Motivation, Loyalität und Verantwortungsbewusstsein entstehen durch gute Arbeit
Motivation und Loyalität sind keine Eigenschaften, die bestimmten Generationen automatisch fehlen. Sie entstehen durch faire Bezahlung, sichere Arbeitsplätze, respektvolle Führung und verständliche Ziele.
Wer Kleiderbügel sortiert, sollte wissen, welchen Beitrag diese Arbeit zur Nachhaltigkeit leistet. Ein geprüfter Kleiderbügel ist kein Abfall, sondern ein Produkt, das erneut verwendet werden kann. Diese Wertschätzung muss sich auch in Arbeitsplatzgestaltung, Ergonomie, Entwicklungsmöglichkeiten und Bezahlung zeigen.
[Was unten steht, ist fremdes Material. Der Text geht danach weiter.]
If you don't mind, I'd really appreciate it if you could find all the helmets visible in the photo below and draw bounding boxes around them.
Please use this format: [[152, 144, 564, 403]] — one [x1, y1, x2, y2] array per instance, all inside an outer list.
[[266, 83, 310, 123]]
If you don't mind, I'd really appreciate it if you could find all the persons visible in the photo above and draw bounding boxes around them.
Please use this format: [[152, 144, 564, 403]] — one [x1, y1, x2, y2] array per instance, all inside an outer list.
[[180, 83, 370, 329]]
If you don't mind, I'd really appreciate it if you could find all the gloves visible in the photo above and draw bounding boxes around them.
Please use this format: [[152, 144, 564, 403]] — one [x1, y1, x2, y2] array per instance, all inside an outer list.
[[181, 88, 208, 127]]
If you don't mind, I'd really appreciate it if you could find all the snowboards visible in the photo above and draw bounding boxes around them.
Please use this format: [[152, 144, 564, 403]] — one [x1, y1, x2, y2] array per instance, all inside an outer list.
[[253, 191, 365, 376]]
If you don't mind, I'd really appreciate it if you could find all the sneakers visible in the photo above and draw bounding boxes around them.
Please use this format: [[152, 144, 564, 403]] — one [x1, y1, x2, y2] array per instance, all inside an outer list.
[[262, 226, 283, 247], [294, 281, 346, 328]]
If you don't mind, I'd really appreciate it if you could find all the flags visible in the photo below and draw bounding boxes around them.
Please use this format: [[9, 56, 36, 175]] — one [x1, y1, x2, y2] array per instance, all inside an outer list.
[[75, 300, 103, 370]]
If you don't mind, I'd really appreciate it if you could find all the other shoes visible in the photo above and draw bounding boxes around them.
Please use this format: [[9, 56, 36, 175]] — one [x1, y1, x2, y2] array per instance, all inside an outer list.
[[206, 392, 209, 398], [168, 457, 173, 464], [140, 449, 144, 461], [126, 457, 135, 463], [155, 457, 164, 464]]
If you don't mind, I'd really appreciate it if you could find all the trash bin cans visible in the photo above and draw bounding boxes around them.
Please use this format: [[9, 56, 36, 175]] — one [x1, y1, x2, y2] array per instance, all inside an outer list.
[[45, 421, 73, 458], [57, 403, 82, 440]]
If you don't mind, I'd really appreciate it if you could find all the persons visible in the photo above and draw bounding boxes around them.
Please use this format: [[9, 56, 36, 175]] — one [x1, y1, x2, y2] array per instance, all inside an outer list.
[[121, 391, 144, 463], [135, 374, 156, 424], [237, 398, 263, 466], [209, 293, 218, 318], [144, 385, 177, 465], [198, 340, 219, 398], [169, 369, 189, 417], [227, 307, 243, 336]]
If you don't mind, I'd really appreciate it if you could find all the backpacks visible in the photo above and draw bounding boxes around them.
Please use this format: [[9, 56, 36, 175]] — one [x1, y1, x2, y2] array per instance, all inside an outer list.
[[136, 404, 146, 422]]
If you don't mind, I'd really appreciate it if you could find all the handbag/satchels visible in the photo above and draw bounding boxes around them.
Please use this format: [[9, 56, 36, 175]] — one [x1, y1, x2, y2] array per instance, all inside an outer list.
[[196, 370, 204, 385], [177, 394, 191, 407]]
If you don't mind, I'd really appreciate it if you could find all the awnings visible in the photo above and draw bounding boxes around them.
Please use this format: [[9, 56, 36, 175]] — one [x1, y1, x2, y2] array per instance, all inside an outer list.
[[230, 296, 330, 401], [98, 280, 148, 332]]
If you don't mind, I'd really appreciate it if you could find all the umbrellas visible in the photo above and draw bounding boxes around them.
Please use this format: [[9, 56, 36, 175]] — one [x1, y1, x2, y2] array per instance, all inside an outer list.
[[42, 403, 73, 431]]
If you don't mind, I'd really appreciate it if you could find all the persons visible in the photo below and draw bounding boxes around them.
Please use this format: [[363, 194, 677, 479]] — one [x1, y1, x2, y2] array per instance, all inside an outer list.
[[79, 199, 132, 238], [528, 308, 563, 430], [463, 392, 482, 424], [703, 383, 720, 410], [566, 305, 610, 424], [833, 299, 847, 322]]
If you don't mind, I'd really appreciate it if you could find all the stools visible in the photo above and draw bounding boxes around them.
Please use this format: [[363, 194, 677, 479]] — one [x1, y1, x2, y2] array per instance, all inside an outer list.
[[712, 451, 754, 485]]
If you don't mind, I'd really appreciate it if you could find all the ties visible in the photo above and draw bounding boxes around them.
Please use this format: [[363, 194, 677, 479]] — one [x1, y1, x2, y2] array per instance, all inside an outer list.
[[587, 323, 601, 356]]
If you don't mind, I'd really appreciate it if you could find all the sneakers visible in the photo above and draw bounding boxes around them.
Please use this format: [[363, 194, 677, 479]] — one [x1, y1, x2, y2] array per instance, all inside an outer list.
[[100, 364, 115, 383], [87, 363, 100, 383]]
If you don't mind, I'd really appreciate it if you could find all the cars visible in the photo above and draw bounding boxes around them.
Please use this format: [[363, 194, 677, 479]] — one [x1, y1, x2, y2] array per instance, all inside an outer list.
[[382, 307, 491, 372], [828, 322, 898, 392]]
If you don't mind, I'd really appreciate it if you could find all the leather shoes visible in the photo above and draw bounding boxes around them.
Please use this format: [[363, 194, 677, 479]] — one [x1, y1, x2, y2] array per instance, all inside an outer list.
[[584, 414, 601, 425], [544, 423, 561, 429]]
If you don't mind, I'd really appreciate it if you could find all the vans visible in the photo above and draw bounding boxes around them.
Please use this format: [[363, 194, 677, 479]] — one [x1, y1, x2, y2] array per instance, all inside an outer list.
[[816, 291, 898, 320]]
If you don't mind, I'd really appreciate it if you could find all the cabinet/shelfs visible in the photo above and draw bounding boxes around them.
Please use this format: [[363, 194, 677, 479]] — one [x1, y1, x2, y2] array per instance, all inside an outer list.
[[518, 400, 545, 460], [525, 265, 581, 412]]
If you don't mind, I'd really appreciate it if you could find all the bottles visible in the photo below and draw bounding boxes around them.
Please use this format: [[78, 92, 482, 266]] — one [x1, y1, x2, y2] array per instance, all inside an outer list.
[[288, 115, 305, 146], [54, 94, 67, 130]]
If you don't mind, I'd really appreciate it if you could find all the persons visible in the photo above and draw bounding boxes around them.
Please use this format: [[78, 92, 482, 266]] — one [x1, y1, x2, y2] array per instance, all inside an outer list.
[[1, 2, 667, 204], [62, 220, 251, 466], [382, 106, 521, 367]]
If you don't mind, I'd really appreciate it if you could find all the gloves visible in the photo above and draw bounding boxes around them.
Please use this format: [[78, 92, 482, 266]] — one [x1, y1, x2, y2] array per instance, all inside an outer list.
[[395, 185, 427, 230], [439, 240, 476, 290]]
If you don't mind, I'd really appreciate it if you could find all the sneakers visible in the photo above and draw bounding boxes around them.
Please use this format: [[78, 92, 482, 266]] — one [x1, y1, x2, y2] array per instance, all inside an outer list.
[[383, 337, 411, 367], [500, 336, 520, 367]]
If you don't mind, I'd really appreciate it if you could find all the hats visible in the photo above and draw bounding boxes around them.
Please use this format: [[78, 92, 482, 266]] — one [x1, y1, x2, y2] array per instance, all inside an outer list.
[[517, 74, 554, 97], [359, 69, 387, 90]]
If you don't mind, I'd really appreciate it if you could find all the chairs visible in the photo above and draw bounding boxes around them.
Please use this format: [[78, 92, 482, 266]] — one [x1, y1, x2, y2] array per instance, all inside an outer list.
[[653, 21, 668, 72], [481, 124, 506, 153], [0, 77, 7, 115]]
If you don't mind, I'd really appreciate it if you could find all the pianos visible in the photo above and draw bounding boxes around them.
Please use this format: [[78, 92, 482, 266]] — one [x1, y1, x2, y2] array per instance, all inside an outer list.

Die Zukunft der Kleiderbügelwiederverwendung liegt deshalb in einer Kombination aus Robotik, Teilautomatisierung, qualifizierter Zuwanderung, guten Arbeitsbedingungen und einer internationalen Standortstrategie.
Geschlossene Kleiderbügelkreisläufe werden künftig nicht allein durch Umweltziele erfolgreich sein. Sie müssen technisch leistungsfähig, wirtschaftlich tragfähig und gesellschaftlich verantwortungsvoll organisiert werden.
Denn echte Kreislaufwirtschaft beginnt mit einer einfachen Entscheidung: Ein verwendbarer Kleiderbügel bleibt ein Kleiderbügel – und wird nicht vorzeitig zu Abfall.